The proposed legislation stipulates that a taxpayer who earns at least one million dollars pay at least a 30 percent tax rate.  Under the current system at least a quarter of all millionaires pay a lower tax rate than millions of middle class workers.

It is important to point out that the legislation does not raise the capital gains tax rate itself.  The Buffett rule targets the loophole where individuals essentially make their annual income from capital gains, and in turn benefit from the lower rate of 15 percent. They include individuals who purposely choose to take compensation as stocks rather than salaried income, so that they will pay a lower tax rate than the rest of the people in their income tax bracket.

Opponents of the bill seem to dance around the issue to avoid addressing the matter of fairness.

Critics argue the Buffett rule will not solve the national debt.  Proponents of the Buffett Rule did not claim this is a silver bullet for the deficit.  Certainly every effort helps, but the main issue is that everyone should be contributing fairly to get our nation’s fiscal house in order.
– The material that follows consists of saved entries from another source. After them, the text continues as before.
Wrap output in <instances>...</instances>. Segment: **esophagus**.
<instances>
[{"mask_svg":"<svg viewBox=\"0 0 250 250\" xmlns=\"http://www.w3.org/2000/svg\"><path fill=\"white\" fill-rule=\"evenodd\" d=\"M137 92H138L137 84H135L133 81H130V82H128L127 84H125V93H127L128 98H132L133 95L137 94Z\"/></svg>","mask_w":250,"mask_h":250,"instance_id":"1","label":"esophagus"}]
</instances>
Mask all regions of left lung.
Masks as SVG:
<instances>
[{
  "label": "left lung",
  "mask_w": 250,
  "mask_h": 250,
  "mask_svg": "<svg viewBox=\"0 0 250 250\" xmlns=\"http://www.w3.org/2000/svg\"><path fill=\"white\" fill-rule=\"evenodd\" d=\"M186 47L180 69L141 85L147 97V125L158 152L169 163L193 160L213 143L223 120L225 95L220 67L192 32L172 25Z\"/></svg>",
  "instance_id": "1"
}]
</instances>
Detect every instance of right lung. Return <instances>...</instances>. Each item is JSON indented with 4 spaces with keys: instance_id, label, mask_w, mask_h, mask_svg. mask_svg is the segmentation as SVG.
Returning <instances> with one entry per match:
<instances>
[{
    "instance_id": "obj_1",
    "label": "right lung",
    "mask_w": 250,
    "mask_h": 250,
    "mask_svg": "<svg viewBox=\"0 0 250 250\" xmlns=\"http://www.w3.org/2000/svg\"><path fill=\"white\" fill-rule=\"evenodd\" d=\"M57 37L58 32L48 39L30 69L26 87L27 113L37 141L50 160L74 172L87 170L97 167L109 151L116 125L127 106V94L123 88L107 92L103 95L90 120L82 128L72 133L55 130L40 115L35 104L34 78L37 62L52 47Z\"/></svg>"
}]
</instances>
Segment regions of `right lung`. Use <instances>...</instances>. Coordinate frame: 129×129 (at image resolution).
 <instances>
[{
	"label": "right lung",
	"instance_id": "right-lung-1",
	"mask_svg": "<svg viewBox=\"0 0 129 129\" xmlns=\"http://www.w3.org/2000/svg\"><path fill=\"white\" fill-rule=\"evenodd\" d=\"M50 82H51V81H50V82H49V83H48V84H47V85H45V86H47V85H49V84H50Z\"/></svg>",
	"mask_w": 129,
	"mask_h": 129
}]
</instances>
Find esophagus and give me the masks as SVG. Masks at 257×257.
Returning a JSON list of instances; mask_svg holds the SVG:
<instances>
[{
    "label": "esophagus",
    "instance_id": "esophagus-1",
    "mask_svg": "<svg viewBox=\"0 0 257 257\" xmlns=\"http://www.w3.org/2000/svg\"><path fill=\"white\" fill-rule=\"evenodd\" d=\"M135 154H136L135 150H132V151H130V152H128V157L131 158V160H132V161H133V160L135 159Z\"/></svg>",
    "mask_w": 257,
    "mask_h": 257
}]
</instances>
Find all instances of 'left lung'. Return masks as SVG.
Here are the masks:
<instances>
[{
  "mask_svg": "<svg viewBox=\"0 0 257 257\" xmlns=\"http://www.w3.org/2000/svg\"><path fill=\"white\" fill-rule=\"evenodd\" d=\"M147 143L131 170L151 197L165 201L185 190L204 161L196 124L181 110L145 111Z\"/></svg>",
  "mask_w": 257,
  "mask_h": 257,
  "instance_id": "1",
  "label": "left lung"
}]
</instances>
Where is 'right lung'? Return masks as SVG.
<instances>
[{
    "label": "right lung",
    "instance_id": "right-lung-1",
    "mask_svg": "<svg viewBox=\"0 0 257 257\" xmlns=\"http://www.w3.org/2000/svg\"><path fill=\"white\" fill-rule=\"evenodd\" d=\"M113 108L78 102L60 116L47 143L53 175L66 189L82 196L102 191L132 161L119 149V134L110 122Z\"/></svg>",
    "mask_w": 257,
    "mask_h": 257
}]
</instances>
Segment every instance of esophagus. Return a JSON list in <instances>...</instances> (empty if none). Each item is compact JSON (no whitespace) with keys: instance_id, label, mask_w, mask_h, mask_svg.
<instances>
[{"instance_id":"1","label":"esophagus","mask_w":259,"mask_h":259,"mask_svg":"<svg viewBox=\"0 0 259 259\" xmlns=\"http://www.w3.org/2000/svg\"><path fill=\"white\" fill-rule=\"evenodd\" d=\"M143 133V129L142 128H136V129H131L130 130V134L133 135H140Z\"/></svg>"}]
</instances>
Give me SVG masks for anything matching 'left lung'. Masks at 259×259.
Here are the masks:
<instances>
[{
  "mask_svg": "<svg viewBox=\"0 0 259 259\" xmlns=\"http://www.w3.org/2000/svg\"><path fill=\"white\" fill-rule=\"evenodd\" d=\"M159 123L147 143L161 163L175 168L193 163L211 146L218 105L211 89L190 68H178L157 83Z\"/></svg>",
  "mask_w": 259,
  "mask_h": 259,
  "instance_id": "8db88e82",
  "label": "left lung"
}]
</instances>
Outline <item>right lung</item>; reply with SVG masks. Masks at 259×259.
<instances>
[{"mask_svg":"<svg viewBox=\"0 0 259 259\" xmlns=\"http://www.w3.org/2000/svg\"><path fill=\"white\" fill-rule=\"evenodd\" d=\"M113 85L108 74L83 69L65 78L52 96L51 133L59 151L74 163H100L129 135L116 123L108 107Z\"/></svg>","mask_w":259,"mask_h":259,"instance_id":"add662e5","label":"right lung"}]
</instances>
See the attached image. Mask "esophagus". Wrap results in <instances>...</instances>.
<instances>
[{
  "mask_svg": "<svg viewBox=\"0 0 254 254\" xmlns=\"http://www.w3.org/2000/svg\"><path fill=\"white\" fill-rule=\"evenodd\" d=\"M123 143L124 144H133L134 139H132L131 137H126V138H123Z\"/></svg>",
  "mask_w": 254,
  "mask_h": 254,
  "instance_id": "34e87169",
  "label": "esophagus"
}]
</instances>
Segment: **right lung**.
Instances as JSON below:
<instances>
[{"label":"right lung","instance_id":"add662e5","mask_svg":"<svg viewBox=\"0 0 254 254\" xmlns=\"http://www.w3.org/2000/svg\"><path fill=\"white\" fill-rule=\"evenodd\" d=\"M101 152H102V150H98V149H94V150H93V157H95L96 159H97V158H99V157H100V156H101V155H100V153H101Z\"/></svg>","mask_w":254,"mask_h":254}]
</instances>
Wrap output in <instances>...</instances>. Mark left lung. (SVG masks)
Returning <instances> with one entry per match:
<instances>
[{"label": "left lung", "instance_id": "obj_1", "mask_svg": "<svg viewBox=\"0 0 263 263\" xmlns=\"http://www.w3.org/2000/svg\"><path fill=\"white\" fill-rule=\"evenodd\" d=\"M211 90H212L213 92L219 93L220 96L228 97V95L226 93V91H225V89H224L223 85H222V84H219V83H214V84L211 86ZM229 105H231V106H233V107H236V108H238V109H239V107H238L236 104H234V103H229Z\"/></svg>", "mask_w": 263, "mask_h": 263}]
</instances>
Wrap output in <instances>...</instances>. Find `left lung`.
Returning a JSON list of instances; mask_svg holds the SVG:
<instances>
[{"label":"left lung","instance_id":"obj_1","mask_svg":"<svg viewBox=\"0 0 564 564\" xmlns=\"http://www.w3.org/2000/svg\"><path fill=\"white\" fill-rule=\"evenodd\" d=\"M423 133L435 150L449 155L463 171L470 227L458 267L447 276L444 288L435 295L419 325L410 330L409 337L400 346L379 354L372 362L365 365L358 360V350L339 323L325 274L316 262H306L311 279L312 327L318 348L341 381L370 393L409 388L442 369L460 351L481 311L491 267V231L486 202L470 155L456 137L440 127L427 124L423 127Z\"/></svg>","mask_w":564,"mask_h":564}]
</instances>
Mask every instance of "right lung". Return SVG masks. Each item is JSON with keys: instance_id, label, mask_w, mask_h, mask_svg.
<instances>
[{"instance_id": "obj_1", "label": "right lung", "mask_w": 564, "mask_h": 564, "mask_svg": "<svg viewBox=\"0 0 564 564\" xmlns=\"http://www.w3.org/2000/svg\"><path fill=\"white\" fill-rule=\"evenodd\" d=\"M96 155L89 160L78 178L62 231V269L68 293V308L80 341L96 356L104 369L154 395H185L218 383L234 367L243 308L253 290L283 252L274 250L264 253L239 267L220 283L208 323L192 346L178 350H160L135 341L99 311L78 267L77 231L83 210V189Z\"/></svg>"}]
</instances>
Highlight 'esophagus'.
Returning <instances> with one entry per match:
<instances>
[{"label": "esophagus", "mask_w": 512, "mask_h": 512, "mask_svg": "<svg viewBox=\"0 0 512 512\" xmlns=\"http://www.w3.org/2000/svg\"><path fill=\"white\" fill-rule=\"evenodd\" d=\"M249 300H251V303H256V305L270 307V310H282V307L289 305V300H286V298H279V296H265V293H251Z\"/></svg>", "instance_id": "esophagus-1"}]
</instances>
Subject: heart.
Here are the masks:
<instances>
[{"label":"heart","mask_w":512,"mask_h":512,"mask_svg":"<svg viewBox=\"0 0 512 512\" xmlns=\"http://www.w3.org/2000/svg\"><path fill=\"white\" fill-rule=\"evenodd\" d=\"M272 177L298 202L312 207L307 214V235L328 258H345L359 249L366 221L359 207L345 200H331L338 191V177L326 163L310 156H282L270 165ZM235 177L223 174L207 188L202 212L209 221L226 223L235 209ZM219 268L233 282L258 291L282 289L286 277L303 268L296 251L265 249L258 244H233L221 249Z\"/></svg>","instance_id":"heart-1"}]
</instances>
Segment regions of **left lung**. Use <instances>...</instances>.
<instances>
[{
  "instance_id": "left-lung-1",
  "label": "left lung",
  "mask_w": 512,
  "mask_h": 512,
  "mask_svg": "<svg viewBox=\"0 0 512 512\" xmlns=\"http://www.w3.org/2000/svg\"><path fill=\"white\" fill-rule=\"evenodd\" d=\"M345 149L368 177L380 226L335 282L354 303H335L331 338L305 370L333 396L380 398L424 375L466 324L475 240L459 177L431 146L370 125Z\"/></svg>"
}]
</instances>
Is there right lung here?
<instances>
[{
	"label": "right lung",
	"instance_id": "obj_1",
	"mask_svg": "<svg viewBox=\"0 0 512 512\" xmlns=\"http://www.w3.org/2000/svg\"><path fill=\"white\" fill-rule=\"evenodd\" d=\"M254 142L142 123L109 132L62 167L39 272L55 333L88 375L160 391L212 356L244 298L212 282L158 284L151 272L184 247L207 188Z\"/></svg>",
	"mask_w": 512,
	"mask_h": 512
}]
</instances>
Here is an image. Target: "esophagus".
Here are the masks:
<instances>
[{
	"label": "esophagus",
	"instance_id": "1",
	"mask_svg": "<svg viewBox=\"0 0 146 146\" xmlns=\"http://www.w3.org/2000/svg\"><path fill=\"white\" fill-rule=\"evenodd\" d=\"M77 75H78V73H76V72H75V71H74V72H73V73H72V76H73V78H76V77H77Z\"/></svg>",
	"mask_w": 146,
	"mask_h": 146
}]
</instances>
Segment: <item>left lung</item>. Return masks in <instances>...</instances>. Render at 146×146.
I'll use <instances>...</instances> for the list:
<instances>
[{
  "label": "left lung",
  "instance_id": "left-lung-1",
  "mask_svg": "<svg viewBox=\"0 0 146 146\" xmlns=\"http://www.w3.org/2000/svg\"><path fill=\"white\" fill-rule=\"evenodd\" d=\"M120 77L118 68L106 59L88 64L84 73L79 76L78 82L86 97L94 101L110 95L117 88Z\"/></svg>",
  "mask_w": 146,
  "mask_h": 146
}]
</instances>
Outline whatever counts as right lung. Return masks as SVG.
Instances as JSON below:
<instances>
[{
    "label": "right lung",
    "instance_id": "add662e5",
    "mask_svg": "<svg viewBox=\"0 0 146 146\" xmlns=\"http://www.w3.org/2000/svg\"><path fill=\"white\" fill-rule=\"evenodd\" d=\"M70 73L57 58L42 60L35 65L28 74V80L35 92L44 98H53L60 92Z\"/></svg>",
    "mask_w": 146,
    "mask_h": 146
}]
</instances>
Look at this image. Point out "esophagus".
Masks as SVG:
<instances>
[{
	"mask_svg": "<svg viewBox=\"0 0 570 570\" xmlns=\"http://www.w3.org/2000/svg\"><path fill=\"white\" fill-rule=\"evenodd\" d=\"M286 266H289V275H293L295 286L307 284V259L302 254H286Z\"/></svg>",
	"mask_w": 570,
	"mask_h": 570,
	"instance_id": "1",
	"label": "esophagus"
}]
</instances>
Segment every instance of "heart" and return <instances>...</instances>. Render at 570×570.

Opponents also argue that the beneficiaries of the status quo pay more in total dollars than the average taxpayer the Buffett rule seeks to protect. It strains credulity to reason that a shift in tax rates affects a millionaire’s daily life more than it affects the working middle class.

Additionally, some small business owners and millionaires are taxed at a higher rate because although they earn the same income, their career does not afford them the benefit of compensation through stocks. Are those who succeed on Wall Street’s terms held to a different standard?  In fairness to Wall Street, remember the Buffett rule does not change the capital gains tax rate itself.

The reason for the Buffet Rule’s popularity comes down to common sense about fundamental fairness.  Is it too much to ask that people making over one million dollars in annual income pay a tax rate comparable to middle income Americans?  Why is there one set of rules for millionaires and a different set of rules for the rest of us?